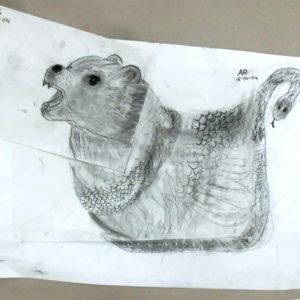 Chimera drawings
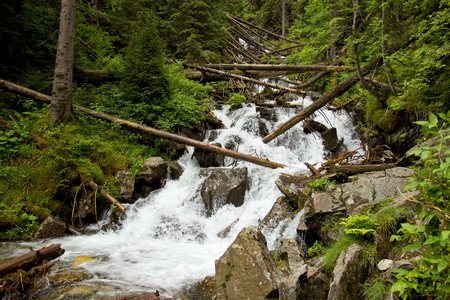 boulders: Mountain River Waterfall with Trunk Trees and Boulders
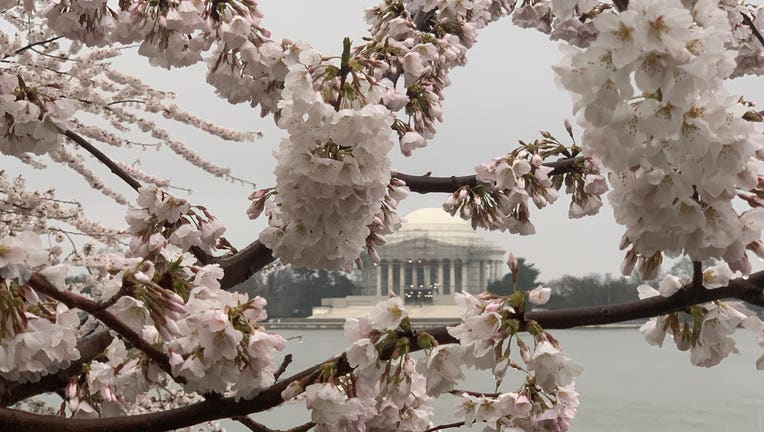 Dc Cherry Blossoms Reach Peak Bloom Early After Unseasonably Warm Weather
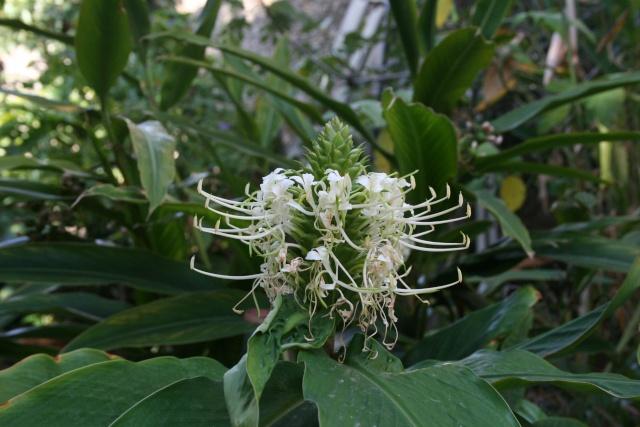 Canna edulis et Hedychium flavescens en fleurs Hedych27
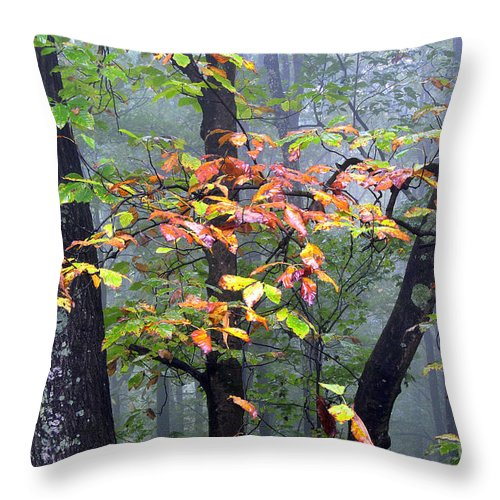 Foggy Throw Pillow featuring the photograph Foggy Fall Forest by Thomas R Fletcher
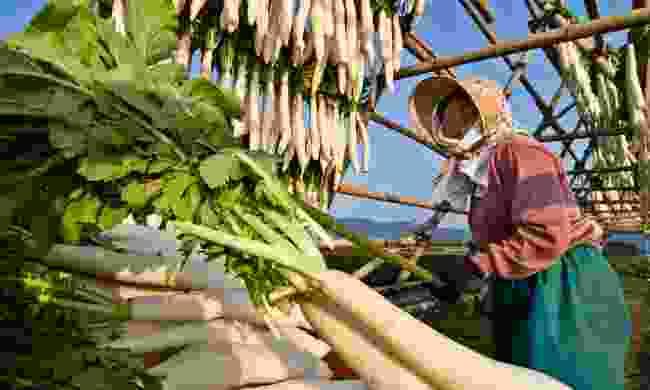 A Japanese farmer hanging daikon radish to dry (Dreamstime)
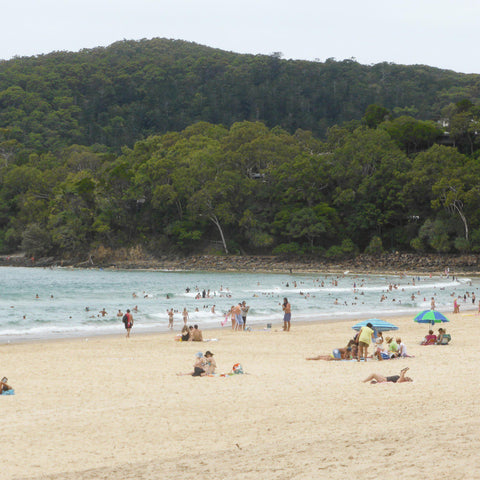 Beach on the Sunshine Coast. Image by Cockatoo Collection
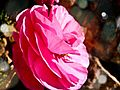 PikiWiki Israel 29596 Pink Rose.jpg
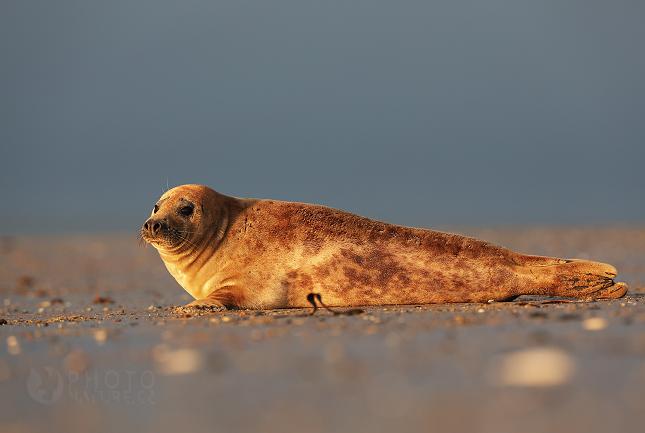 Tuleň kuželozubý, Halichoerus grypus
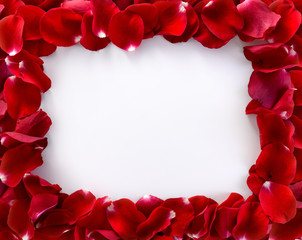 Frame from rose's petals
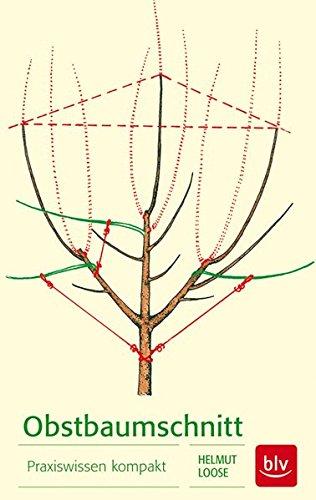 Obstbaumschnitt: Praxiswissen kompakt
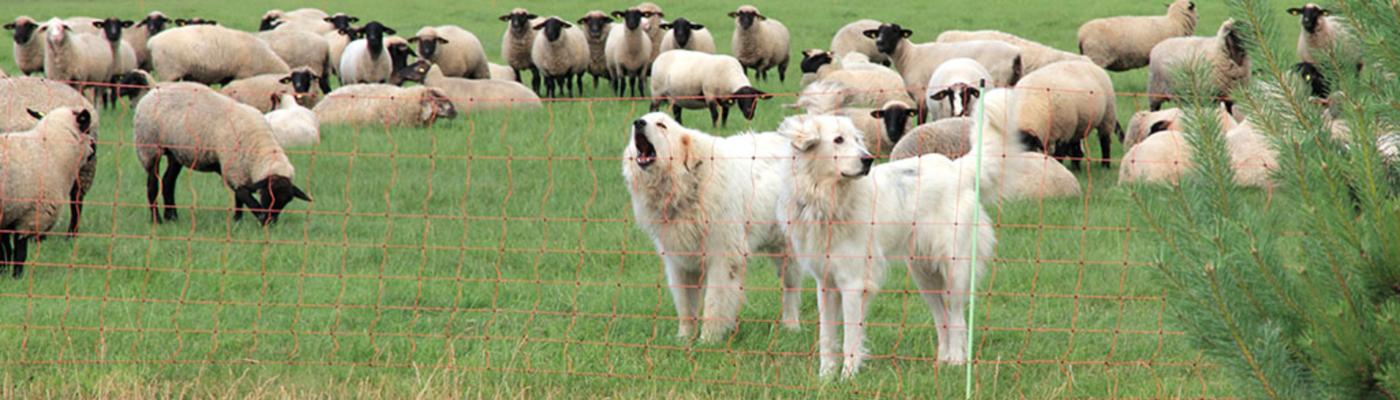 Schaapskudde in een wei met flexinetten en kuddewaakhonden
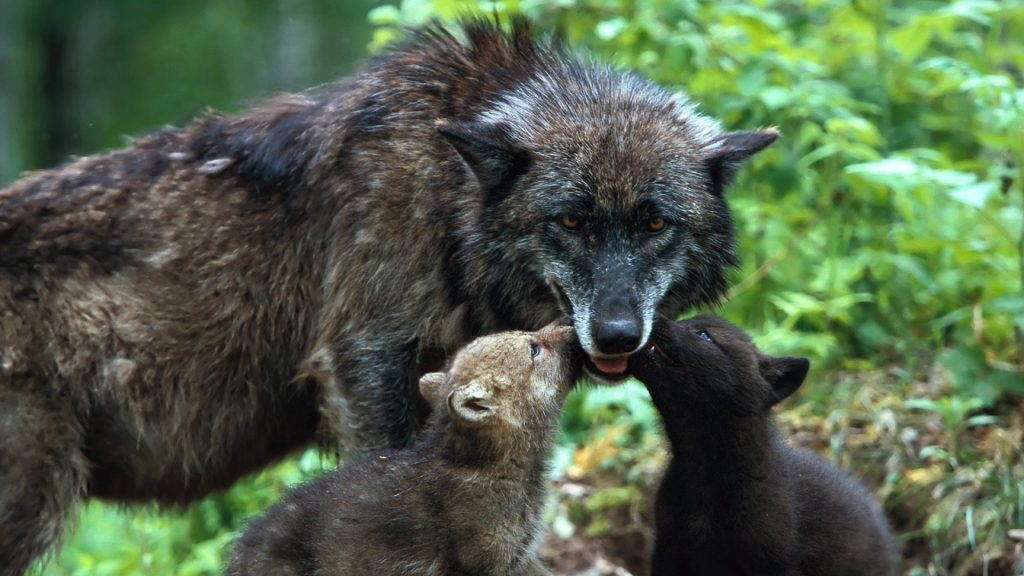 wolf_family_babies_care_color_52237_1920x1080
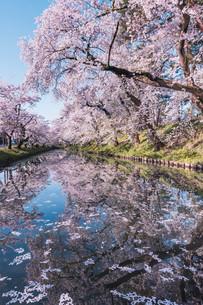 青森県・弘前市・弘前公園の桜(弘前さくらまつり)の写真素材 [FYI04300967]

..............................

Prompt: Leaving out every picture, transcribe exactly the lines from the line that contains "Dc Cherry Blossoms" through the final line of the entries above.

Response:
 Dc Cherry Blossoms Reach Peak Bloom Early After Unseasonably Warm Weather
 Canna edulis et Hedychium flavescens en fleurs Hedych27
 Foggy Throw Pillow featuring the photograph Foggy Fall Forest by Thomas R Fletcher
 A Japanese farmer hanging daikon radish to dry (Dreamstime)
 Beach on the Sunshine Coast. Image by Cockatoo Collection
 PikiWiki Israel 29596 Pink Rose.jpg
 Tuleň kuželozubý, Halichoerus grypus
 Frame from rose's petals
 Obstbaumschnitt: Praxiswissen kompakt
 Schaapskudde in een wei met flexinetten en kuddewaakhonden
 wolf_family_babies_care_color_52237_1920x1080
 青森県・弘前市・弘前公園の桜(弘前さくらまつり)の写真素材 [FYI04300967]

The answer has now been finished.